Пушкин требовал, чтобы писателя судили по законам, «им самим над собою признанным». Вишневского надо судить по этим законам и как художника и как человека.
…Фадеев пел и в этот вечер на Лаврушинском те же песни, что и тогда, летом сорок второго, в белую ночь.
И Ольга Берггольц, красиво грассируя, поправляя свою льняную прядку, прочитала блокадные стихи — те, что читала, выступая вместе с Вишневским по радио и на кораблях, и которые сделали ее поэтом, хотя она писала стихи и раньше, до блокады; и тоже спела, песня была странная, на слова Светлова, что-то было в ней неясно-щемящее:
Ты живого меня пожалей-ка,
Ты слепого порадуй во мгле.
Далеко покатилась копейка
По кровавой, по круглой земле.
Собрались затянуть и «Не встречать с тобою нам рассвет», однако Фадеев наклонился, сказал: «Сегодня не стоит», — и сызнова стали припоминать, накидывать, как в шапку, черты и черточки к будущему портрету.
Да, солдат всегда и во всем, в малом и большом, солдат революции, солдат коммунизма и просто солдат.
Мы с женой приехали к нему в Барвиху в дни его пятидесятилетия, незадолго до его смерти. Он уже был плох, с трудом выговаривал слова, мы привезли ему подарок Софьи Касьяновны — коробочку с паркеровским пером. Обрадовался, заулыбался, хотел опробовать ручку, ничего не вышло, буквы плясали, почерк чужой, незнакомый, враждебный. Нашел в себе силы встать, достал из ящика новенький военный билет, полученный накануне из Министерства Военно-Морского Флота. В билете значилось: Вишневский, Всеволод Витальевич, год рождения — 1900, воинское звание — капитан первого ранга.
А был — второго.
И, как и тогда, на Песочной, только теперь держась, чтобы не упасть, за угол стола, забыв о присутствующих и о четырех стенах, отрапортовал: «Служу Советскому Союзу».
Он всегда ощущал себя солдатом, со стороны было смешно, а иногда и неловко наблюдать, как он опускал глаза, робея перед начальством; солдатское сидело в нем неистребимо, видимо, с малолетства, когда он четырнадцатилетним подростком удрал на войну с Вильгельмом и получил за храбрость два солдатских Георгия. С четырнадцати лет он был солдатом — в годы войны и в годы передышек, никогда не демобилизовываясь, ни формально, ни фактически.
Да, мирные периоды были для него лишь передышками. Война — это была его тема, его муза, его рок и его судьба.

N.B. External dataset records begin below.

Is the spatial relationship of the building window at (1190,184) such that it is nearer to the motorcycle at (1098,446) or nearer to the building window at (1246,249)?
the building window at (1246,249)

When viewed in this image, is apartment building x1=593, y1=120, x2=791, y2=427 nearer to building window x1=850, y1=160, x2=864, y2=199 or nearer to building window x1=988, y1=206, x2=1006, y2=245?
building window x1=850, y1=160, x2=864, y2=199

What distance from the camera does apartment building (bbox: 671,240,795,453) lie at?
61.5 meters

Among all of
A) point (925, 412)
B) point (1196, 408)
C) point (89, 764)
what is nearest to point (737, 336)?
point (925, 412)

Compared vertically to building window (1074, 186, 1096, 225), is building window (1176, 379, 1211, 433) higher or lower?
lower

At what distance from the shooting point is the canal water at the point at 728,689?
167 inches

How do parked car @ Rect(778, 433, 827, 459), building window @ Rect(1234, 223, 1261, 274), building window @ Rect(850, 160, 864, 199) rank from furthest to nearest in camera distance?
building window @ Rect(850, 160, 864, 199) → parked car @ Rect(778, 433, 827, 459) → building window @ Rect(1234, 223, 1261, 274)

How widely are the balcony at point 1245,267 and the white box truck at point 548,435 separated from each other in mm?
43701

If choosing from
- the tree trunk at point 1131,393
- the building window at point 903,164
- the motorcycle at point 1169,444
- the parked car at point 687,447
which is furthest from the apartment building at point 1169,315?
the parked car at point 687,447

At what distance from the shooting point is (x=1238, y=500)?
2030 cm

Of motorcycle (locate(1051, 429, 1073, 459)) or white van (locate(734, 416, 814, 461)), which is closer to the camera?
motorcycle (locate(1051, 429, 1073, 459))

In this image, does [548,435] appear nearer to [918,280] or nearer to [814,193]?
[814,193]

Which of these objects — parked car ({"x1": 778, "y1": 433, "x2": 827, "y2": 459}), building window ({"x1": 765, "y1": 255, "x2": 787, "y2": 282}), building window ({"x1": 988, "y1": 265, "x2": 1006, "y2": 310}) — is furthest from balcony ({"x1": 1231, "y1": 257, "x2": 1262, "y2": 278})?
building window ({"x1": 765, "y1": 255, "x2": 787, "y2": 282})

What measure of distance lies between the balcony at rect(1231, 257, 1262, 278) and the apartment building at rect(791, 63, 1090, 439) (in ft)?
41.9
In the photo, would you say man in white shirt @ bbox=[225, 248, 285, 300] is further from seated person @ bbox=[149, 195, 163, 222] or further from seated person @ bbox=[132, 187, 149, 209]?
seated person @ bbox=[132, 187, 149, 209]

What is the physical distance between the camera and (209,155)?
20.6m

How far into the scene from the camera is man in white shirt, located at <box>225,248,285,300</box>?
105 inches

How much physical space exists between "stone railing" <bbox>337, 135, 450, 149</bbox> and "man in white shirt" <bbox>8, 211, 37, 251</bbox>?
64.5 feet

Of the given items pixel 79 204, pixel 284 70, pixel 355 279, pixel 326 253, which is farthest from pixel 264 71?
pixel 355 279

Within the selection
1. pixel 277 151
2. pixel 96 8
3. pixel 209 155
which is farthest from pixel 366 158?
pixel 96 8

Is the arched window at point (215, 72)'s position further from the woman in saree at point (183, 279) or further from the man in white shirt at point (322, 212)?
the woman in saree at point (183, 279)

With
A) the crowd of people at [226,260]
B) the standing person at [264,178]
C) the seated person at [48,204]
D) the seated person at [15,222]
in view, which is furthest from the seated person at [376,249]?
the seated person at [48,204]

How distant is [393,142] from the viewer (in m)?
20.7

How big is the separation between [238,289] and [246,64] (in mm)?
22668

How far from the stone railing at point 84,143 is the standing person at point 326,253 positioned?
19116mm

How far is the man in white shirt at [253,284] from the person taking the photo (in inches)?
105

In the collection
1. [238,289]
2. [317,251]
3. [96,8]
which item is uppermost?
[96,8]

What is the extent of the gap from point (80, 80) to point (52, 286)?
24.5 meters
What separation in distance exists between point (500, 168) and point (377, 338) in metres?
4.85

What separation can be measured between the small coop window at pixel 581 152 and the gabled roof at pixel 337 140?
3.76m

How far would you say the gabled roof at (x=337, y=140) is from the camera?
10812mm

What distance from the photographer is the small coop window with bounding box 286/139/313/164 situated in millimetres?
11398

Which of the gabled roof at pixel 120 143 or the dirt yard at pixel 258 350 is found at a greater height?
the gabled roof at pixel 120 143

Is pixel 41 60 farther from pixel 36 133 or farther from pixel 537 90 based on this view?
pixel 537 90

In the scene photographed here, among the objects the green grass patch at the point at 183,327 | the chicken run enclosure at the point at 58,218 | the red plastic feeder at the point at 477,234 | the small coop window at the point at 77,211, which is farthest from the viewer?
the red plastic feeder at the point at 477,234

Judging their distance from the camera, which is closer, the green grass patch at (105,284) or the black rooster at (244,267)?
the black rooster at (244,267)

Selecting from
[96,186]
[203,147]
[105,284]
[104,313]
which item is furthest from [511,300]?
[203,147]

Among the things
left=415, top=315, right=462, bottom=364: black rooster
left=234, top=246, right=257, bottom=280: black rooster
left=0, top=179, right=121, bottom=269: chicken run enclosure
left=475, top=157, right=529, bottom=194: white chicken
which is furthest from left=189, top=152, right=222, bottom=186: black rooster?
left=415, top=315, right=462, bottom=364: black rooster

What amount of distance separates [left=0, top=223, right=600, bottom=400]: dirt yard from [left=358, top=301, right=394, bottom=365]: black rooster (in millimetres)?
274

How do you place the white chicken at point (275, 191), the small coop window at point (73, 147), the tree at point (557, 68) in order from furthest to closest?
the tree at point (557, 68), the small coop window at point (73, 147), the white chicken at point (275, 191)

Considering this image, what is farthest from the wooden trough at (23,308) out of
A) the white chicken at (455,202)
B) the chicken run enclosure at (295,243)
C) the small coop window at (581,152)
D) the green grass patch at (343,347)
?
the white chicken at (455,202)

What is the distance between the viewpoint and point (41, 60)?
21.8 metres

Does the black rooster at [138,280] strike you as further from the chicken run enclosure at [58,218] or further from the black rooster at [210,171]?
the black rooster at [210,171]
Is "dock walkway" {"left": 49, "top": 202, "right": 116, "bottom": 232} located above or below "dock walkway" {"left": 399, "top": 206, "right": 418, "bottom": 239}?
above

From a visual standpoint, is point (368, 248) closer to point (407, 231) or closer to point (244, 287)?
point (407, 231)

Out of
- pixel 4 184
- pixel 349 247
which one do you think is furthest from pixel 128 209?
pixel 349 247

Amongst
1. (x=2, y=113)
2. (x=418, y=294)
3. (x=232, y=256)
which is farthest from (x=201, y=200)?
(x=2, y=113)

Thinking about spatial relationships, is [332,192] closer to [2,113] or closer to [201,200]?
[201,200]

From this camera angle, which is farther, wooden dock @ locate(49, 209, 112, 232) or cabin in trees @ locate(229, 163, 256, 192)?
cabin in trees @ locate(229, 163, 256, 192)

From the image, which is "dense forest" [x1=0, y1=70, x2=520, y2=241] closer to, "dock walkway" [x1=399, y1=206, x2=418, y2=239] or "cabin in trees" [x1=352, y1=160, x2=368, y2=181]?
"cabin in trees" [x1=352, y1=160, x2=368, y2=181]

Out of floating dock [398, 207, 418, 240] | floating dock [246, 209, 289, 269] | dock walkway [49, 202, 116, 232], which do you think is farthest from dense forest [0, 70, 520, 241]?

В один из вечеров, в канун финской лесной войны, Вишневский — он уже был москвичом — выступал на каком-то собрании ленинградских писателей. В зале бывшего графского дворца на бывшей Шпалерной, выходившего на бывшую Французскую набережную, собрались и военные литераторы и те, кому война представлялась далеким и чужим делом, к ним-то во всяком случае не имеющим никакого отношения, хотя многие из них потом воевали в ополчении, другие стали дивизионными журналистами, а третьи просто померли от голода в осаде. Вишневский говорил нервно, тревожно. Как бы стремясь передать аудитории предчувствие гроз, он называл цифры, наименования кораблей потенциального противника, дислокацию его воинских частей, приводил данные из британских и немецких специальных военных журналов, из радиоперехватов, без излишнего стеснения дополняя недостающий материал данными своей фантазии, впрочем казавшимися в его изложении несомненной реальностью. Вывод был: международная погода портится час от часу, порох держать сухим, и не только кадровым военным, но и всем писателям. И тут погас свет — в зале, в доме, на набережной, за Невой. В кромешной тьме без паузы Вишневский продолжал: «Вот так погаснет свет, когда начнется война без объявления войны и на Ленинград упадут бомбы, и я прошу вас помнить об этом, и действовать, и быть солдатами, как были ими Лариса Рейснер и Дмитрий Фурманов!»
Он говорил так, словно бы внезапная авария электростанции была им предусмотрена как тезис, как иллюстрация, как аргумент.
Свет зажегся. Вишневский продолжал, но тут его прервали сами литераторы, и самые скептические из них, с петербургским снобизмом относившиеся и к Вишневскому, и к возможности войны, и ко всему на свете, включая самих себя, не выдержали, повскакав с мест, зааплодировали.